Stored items
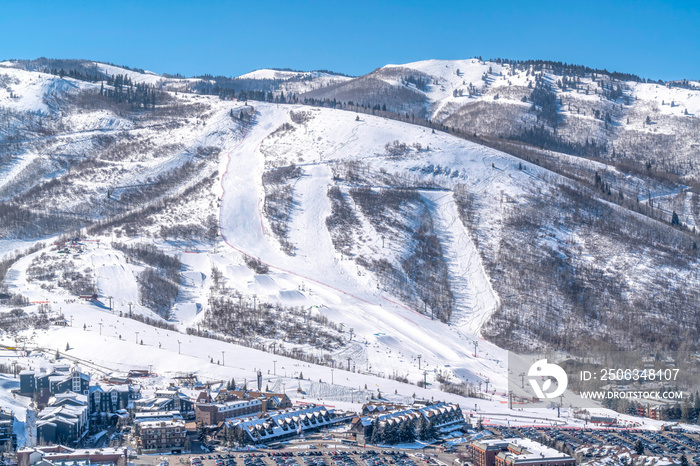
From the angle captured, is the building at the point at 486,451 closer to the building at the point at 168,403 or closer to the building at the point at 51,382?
A: the building at the point at 168,403

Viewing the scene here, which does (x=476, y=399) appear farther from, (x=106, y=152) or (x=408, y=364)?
(x=106, y=152)

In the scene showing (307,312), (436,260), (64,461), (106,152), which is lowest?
(64,461)

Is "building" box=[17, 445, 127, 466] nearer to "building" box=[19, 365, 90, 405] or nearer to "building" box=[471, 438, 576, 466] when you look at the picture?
"building" box=[19, 365, 90, 405]

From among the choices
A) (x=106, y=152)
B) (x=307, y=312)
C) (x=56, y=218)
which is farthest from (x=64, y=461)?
(x=106, y=152)

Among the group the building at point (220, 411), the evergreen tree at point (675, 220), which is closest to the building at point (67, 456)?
the building at point (220, 411)

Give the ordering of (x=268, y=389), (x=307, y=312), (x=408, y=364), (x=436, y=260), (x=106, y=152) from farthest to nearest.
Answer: (x=106, y=152) < (x=436, y=260) < (x=307, y=312) < (x=408, y=364) < (x=268, y=389)

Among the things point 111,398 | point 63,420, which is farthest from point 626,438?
point 63,420

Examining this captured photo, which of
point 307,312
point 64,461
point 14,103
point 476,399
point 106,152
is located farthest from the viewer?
point 14,103

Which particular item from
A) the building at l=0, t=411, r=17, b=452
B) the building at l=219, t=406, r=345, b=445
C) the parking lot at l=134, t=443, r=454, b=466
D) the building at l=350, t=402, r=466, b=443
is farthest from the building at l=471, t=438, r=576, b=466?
the building at l=0, t=411, r=17, b=452
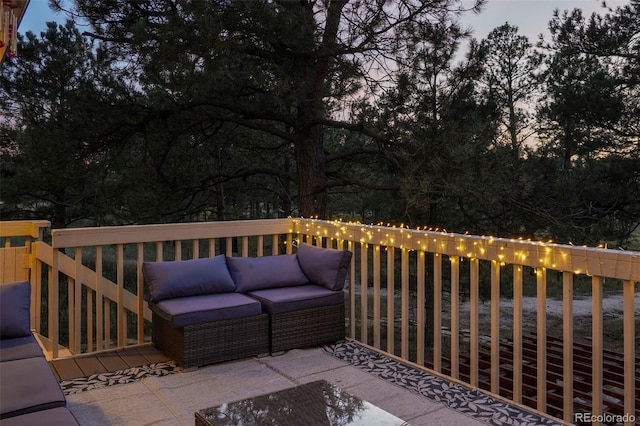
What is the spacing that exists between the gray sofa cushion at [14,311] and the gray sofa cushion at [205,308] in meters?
0.83

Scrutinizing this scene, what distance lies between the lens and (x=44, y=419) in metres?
1.76

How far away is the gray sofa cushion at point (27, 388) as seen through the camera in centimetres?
186

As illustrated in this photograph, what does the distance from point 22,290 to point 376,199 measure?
699 centimetres

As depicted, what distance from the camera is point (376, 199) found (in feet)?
30.5

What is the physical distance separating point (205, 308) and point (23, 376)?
131cm

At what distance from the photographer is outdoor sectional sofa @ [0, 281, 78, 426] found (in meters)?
1.81

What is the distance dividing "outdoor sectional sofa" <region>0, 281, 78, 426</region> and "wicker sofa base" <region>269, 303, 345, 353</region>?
1.54 meters

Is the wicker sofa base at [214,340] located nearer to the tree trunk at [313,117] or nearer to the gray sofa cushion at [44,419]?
the gray sofa cushion at [44,419]

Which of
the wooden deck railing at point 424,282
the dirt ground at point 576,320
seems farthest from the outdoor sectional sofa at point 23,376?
the dirt ground at point 576,320

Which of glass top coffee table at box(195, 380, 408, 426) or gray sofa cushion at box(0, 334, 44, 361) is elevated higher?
gray sofa cushion at box(0, 334, 44, 361)

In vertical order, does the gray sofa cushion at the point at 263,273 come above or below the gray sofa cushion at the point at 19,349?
above

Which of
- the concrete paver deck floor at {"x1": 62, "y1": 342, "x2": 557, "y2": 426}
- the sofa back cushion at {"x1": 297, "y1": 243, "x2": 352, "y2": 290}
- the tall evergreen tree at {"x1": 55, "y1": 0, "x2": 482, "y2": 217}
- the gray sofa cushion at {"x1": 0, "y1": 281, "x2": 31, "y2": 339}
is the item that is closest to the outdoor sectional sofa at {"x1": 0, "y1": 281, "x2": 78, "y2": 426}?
the gray sofa cushion at {"x1": 0, "y1": 281, "x2": 31, "y2": 339}

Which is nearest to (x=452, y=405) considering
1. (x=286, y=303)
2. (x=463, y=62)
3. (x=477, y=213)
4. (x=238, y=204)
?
(x=286, y=303)

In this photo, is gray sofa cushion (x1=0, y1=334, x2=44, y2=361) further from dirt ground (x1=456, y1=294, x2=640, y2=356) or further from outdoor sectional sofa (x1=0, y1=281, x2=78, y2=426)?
dirt ground (x1=456, y1=294, x2=640, y2=356)
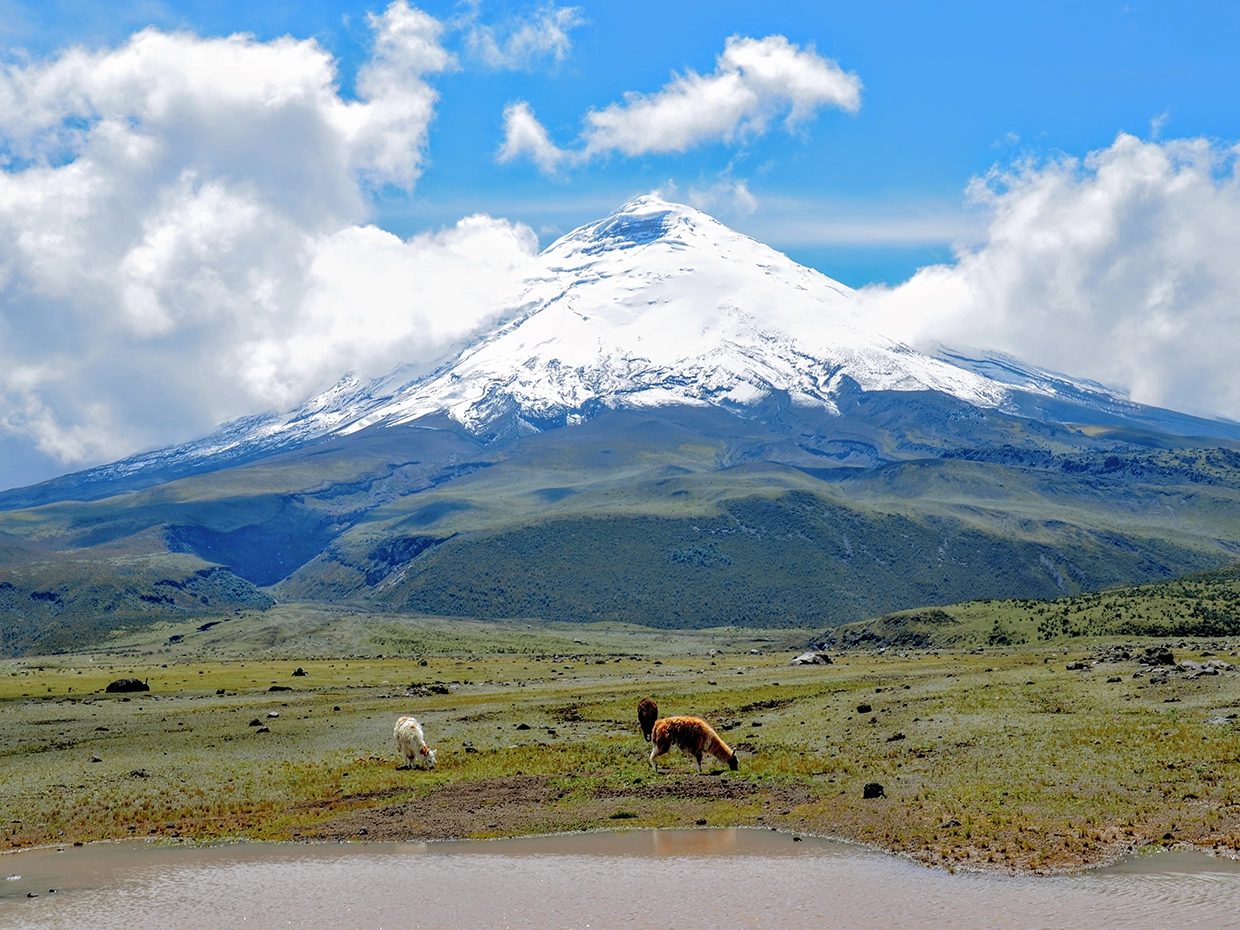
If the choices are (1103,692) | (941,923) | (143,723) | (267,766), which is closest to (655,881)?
(941,923)

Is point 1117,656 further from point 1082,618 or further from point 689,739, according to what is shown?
point 1082,618

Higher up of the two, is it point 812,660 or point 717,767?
point 717,767

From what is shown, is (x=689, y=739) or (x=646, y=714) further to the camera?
(x=646, y=714)

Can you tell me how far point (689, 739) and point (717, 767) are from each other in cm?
143

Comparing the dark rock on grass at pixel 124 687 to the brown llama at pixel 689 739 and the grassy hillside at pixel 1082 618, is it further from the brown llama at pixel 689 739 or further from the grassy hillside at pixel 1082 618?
the grassy hillside at pixel 1082 618

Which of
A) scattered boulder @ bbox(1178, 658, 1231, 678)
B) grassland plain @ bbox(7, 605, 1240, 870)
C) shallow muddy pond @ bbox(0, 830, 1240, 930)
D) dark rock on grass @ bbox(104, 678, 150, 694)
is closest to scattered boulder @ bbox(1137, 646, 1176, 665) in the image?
grassland plain @ bbox(7, 605, 1240, 870)

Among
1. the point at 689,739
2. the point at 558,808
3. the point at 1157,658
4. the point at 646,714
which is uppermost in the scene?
the point at 689,739

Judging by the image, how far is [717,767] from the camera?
38781 mm

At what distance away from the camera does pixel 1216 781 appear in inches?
1219

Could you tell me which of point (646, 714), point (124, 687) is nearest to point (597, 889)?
point (646, 714)

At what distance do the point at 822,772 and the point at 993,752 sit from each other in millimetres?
5885

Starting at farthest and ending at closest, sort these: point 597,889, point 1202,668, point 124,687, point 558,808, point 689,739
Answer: point 124,687 → point 1202,668 → point 689,739 → point 558,808 → point 597,889

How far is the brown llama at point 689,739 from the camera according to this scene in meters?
38.5

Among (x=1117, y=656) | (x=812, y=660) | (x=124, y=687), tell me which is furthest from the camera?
(x=812, y=660)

(Task to carry out):
Convert every one of the records above into a JSON list of strings with one string per line, skipping blank lines. Leave the picture lines out.

(Full response):
[
  "From the angle captured, is the building at the point at 486,451 closer to the building at the point at 168,403 or closer to the building at the point at 51,382?",
  "A: the building at the point at 168,403",
  "Viewing the scene here, which does (x=476, y=399) appear farther from, (x=106, y=152) or (x=408, y=364)?",
  "(x=106, y=152)",
  "In the scene showing (307,312), (436,260), (64,461), (106,152), which is lowest?",
  "(64,461)",
  "Is \"building\" box=[17, 445, 127, 466] nearer to \"building\" box=[19, 365, 90, 405] or nearer to \"building\" box=[471, 438, 576, 466] when you look at the picture?",
  "\"building\" box=[19, 365, 90, 405]",
  "From among the choices",
  "A) (x=106, y=152)",
  "B) (x=307, y=312)",
  "C) (x=56, y=218)",
  "which is farthest from (x=64, y=461)?",
  "(x=106, y=152)",
  "Among the group the building at point (220, 411), the evergreen tree at point (675, 220), which is closest to the building at point (67, 456)?",
  "the building at point (220, 411)",
  "Give the ordering of (x=268, y=389), (x=307, y=312), (x=408, y=364), (x=436, y=260), (x=106, y=152) from farthest to nearest.",
  "Answer: (x=106, y=152) < (x=436, y=260) < (x=307, y=312) < (x=408, y=364) < (x=268, y=389)",
  "Among the things point 111,398 | point 63,420, which is farthest from point 626,438?",
  "point 63,420",
  "Examining this captured photo, which of",
  "point 307,312",
  "point 64,461",
  "point 14,103",
  "point 476,399",
  "point 106,152",
  "is located farthest from the viewer?",
  "point 14,103",
  "Which particular item from",
  "A) the building at l=0, t=411, r=17, b=452",
  "B) the building at l=219, t=406, r=345, b=445",
  "C) the parking lot at l=134, t=443, r=454, b=466",
  "D) the building at l=350, t=402, r=466, b=443",
  "is farthest from the building at l=471, t=438, r=576, b=466?",
  "the building at l=0, t=411, r=17, b=452",
  "What is the spacing that exists between the gray sofa cushion at [14,311] and the gray sofa cushion at [205,308] in meters?",
  "0.83",
  "Scrutinizing this scene, what distance lies between the lens and (x=44, y=419) in metres?",
  "1.76",
  "How far away is the gray sofa cushion at point (27, 388) as seen through the camera in centimetres?",
  "186",
  "As illustrated in this photograph, what does the distance from point 22,290 to point 376,199 measure?",
  "699 centimetres",
  "As depicted, what distance from the camera is point (376, 199) found (in feet)?",
  "30.5",
  "What is the physical distance separating point (205, 308) and point (23, 376)?",
  "131cm",
  "At what distance from the photographer is outdoor sectional sofa @ [0, 281, 78, 426] found (in meters)?",
  "1.81",
  "What is the distance dividing \"outdoor sectional sofa\" <region>0, 281, 78, 426</region> and \"wicker sofa base\" <region>269, 303, 345, 353</region>?",
  "1.54 meters",
  "Is the wicker sofa base at [214,340] located nearer to the tree trunk at [313,117] or nearer to the gray sofa cushion at [44,419]?",
  "the gray sofa cushion at [44,419]",
  "Which of",
  "the wooden deck railing at point 424,282",
  "the dirt ground at point 576,320",
  "seems farthest from the outdoor sectional sofa at point 23,376?",
  "the dirt ground at point 576,320",
  "Which of glass top coffee table at box(195, 380, 408, 426) or gray sofa cushion at box(0, 334, 44, 361) is elevated higher?",
  "gray sofa cushion at box(0, 334, 44, 361)",
  "In vertical order, does the gray sofa cushion at the point at 263,273 come above or below the gray sofa cushion at the point at 19,349?",
  "above",
  "Which of",
  "- the concrete paver deck floor at {\"x1\": 62, \"y1\": 342, \"x2\": 557, \"y2\": 426}",
  "- the sofa back cushion at {\"x1\": 297, \"y1\": 243, \"x2\": 352, \"y2\": 290}",
  "- the tall evergreen tree at {\"x1\": 55, \"y1\": 0, \"x2\": 482, \"y2\": 217}",
  "- the gray sofa cushion at {\"x1\": 0, \"y1\": 281, \"x2\": 31, \"y2\": 339}",
  "is the item that is closest to the outdoor sectional sofa at {\"x1\": 0, \"y1\": 281, \"x2\": 78, \"y2\": 426}?",
  "the gray sofa cushion at {\"x1\": 0, \"y1\": 281, \"x2\": 31, \"y2\": 339}",
  "Which is nearest to (x=452, y=405) considering",
  "1. (x=286, y=303)",
  "2. (x=463, y=62)",
  "3. (x=477, y=213)",
  "4. (x=238, y=204)",
  "?",
  "(x=286, y=303)",
  "In this photo, is gray sofa cushion (x1=0, y1=334, x2=44, y2=361) further from dirt ground (x1=456, y1=294, x2=640, y2=356) or further from outdoor sectional sofa (x1=0, y1=281, x2=78, y2=426)?",
  "dirt ground (x1=456, y1=294, x2=640, y2=356)",
  "If the choices are (1103,692) | (941,923) | (143,723) | (267,766), which is closest to (655,881)?",
  "(941,923)",
  "Is point 1117,656 further from point 1082,618 or further from point 689,739, according to what is shown?",
  "point 1082,618",
  "Higher up of the two, is it point 812,660 or point 717,767?",
  "point 717,767",
  "From what is shown, is (x=689, y=739) or (x=646, y=714) further to the camera?",
  "(x=646, y=714)",
  "Can you tell me how far point (689, 739) and point (717, 767) are from each other in cm?",
  "143",
  "Comparing the dark rock on grass at pixel 124 687 to the brown llama at pixel 689 739 and the grassy hillside at pixel 1082 618, is it further from the brown llama at pixel 689 739 or further from the grassy hillside at pixel 1082 618?",
  "the grassy hillside at pixel 1082 618",
  "Which of",
  "A) scattered boulder @ bbox(1178, 658, 1231, 678)",
  "B) grassland plain @ bbox(7, 605, 1240, 870)",
  "C) shallow muddy pond @ bbox(0, 830, 1240, 930)",
  "D) dark rock on grass @ bbox(104, 678, 150, 694)",
  "is closest to scattered boulder @ bbox(1137, 646, 1176, 665) in the image?",
  "grassland plain @ bbox(7, 605, 1240, 870)",
  "Among",
  "1. the point at 689,739",
  "2. the point at 558,808",
  "3. the point at 1157,658",
  "4. the point at 646,714",
  "which is uppermost in the scene?",
  "the point at 689,739",
  "Judging by the image, how far is [717,767] from the camera?",
  "38781 mm",
  "At what distance away from the camera does pixel 1216 781 appear in inches?",
  "1219",
  "Could you tell me which of point (646, 714), point (124, 687) is nearest to point (597, 889)?",
  "point (646, 714)",
  "At what distance do the point at 822,772 and the point at 993,752 sit from each other in millimetres?",
  "5885",
  "Starting at farthest and ending at closest, sort these: point 597,889, point 1202,668, point 124,687, point 558,808, point 689,739",
  "Answer: point 124,687 → point 1202,668 → point 689,739 → point 558,808 → point 597,889",
  "How far is the brown llama at point 689,739 from the camera according to this scene in meters?",
  "38.5",
  "Among (x=1117, y=656) | (x=812, y=660) | (x=124, y=687), tell me which is furthest from the camera?",
  "(x=812, y=660)"
]